PROBLEM SET ->
**A.** Using the forum thread on Vancouver's real estate market below, decide whether each statement agrees with it: (i) the uncle's budget for a half duplex is about $2.3M; (ii) the uncle's two sons still live in his house; (iii) Traum says the bank would count the expected rental income when deciding how much to lend. For each, answer yes or no and quote the words from the thread that decide it.
**B.** In the forum thread on Vancouver's real estate market below, rewrite the paragraph beginning "In your Uncle's case" as a short list that keeps its main facts.

QUOTED PASSAGE ->
REVscene Automotive Forum

REVscene Automotive Forum (https://www.revscene.net/forums/)
-   Vancouver Off-Topic / Current Events (https://www.revscene.net/forums/vancouver-off-topic-current-events_50/)
-   -   Vancouver's Real Estate Market (https://www.revscene.net/forums/674709-vancouvers-real-estate-market.html)

hud 91gt 06-17-2024 10:46 AM

If we wants to rent next spring to fellow Revscene’s plus family we are looking. Finding a whole house (my family of 4 plus parents) is rough. Renting while we build est. 1 year.

donk. 06-17-2024 10:47 AM

"Best time to buy a house was yesterday"

JDMDreams 06-17-2024 10:54 AM

Can he even afford a $11000 mtg?! $1.8m mtg at 7.2% stress test, 30y is $12220 a month + housing expense. That's $350k annual income :ahwow:

Traum 06-17-2024 11:07 AM

In your Uncle's case, I think the most sensible apporach is to take out a mortgage on his current (6 bedroom) home, and use those funds to fully purchase the Kitsilano half duplex. And then with the old home as rental property, the interest on mortgage payments can be written off as business expense to offset the rental income.

Going this route should also result in him needing to come up with the least amount of money upfront as well. But even then, he would still need to have an income large enough to support/service the mortage that he takes out, and that is not an easy thing to do. Since the house has not been rented out yet, the bank wouldn't count the rental income in determining how much money they would lend to your uncle.
Quote:

Originally Posted by PeanutButter (Post 9139707)
If you can afford it, do you guys think it's always better to buy real estate in Vancouver (even in this climate)?

One of my uncles has a six bedroom house that him and his wife life in. Their two sons have moved out, they both have their own families and places in Vancouver.

He's thinking about moving to Kitsilano. His idea is to buy a place in Kits and rent out his current home.
He's looking at half duplexes so his budget is about $2.3M.
Which is like $460k down + $11k a month in mortgage payment + property tax. He said he could sell some more stocks and put like 30% down if needed.

He asked me what I thought and I just told him I think real estate is always a good idea if you can afford it. Especially in Vancouver. Based on history, real estate always goes up. The big challenge right now is that interest rates are so high, does it make sense as an investment? Maybe not, but if you're going to live there, I guess it's okay.

I would think his current house could rent out for $6k a month, but he would also have to pay tax on that income as the house is paid off, the expenses wouldn't be that high for that property to offset the income.


6thGear. 06-17-2024 11:38 AM

Quote:

Originally Posted by hud 91gt (Post 9139710)
If we wants to rent next spring to fellow Revscene’s plus family we are looking. Finding a whole house (my family of 4 plus parents) is rough. Renting while we build est. 1 year.

Size and areas you're looking for?

EXCERPTED RECORDS ->
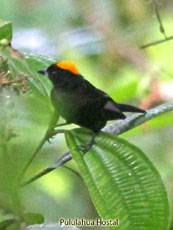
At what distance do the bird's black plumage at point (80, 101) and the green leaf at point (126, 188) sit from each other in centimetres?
4

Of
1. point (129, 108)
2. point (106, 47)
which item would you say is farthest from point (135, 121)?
point (106, 47)

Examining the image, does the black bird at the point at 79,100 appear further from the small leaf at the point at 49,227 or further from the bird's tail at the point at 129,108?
the small leaf at the point at 49,227

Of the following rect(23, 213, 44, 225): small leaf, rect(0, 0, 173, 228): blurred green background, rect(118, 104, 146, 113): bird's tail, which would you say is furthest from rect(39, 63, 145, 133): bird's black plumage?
rect(0, 0, 173, 228): blurred green background

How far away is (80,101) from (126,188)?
0.12 meters

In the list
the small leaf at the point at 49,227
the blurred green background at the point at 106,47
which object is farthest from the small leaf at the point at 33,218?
the blurred green background at the point at 106,47

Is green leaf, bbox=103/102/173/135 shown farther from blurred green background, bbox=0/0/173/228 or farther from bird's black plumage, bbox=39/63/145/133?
blurred green background, bbox=0/0/173/228

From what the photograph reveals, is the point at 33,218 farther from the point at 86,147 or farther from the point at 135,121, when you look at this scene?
the point at 135,121

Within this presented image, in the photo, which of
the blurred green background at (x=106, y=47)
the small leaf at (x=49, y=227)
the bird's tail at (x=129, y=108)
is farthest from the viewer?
the blurred green background at (x=106, y=47)

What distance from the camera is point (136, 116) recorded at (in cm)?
73

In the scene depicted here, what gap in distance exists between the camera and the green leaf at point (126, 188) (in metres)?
0.59

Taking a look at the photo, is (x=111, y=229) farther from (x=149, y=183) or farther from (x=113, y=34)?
(x=113, y=34)

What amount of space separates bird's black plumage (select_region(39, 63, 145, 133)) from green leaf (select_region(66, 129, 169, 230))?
41 mm

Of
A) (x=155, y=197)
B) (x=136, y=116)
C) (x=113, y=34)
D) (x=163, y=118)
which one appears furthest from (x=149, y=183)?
(x=113, y=34)

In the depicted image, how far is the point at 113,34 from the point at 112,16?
14cm
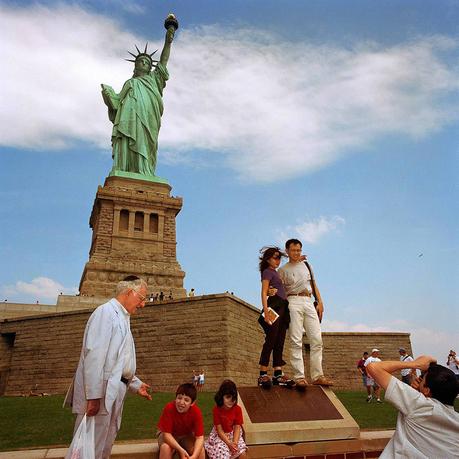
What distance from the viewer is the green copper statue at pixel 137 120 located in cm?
3141

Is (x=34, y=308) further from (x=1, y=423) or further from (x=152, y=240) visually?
(x=1, y=423)

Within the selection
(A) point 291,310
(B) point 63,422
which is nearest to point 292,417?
(A) point 291,310

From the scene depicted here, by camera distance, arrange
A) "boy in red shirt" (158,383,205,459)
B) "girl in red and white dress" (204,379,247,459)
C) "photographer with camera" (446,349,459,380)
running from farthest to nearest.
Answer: "photographer with camera" (446,349,459,380) → "girl in red and white dress" (204,379,247,459) → "boy in red shirt" (158,383,205,459)

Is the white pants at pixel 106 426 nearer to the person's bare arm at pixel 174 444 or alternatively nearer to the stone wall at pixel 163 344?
the person's bare arm at pixel 174 444

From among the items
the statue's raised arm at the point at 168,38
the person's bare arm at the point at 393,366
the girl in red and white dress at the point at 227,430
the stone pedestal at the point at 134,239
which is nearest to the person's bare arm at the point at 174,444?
the girl in red and white dress at the point at 227,430

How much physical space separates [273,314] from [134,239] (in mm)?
23944

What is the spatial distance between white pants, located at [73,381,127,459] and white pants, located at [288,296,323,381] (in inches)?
105

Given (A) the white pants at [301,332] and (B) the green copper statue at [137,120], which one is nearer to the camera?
(A) the white pants at [301,332]

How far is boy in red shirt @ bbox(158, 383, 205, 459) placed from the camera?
13.0 ft

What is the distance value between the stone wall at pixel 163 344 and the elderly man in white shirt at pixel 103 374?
14.4 metres

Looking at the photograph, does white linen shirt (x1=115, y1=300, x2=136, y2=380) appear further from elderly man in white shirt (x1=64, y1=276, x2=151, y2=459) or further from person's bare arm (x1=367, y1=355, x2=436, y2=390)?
person's bare arm (x1=367, y1=355, x2=436, y2=390)

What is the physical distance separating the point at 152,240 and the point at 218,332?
1221 centimetres

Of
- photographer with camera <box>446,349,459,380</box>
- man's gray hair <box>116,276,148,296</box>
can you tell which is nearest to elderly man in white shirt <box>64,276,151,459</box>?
man's gray hair <box>116,276,148,296</box>

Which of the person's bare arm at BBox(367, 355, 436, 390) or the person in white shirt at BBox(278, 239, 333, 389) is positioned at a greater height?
the person in white shirt at BBox(278, 239, 333, 389)
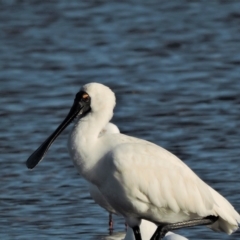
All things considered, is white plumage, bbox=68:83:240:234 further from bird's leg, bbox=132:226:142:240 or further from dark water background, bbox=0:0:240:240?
dark water background, bbox=0:0:240:240

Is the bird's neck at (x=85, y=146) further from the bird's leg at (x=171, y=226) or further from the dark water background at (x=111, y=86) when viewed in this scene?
the dark water background at (x=111, y=86)

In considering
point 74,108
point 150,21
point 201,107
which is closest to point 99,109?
point 74,108

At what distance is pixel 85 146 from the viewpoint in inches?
308

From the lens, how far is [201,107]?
13984 millimetres

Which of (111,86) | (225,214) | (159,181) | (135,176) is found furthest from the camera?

WORKED ANSWERS ->
**A.**
(i) Yes. "He's looking at half duplexes so his budget is about $2.3M."
(ii) No. "Their two sons have moved out, they both have their own families and places in Vancouver."
(iii) No. "Since the house has not been rented out yet, the bank wouldn't count the rental income in determining how much money they would lend to your uncle."

**B.**
- Take out a mortgage on the uncle's current six-bedroom home.
- Use those funds to buy the Kitsilano half duplex outright.
- Rent out the old home.
- Write off the mortgage interest as a business expense to offset the rental income.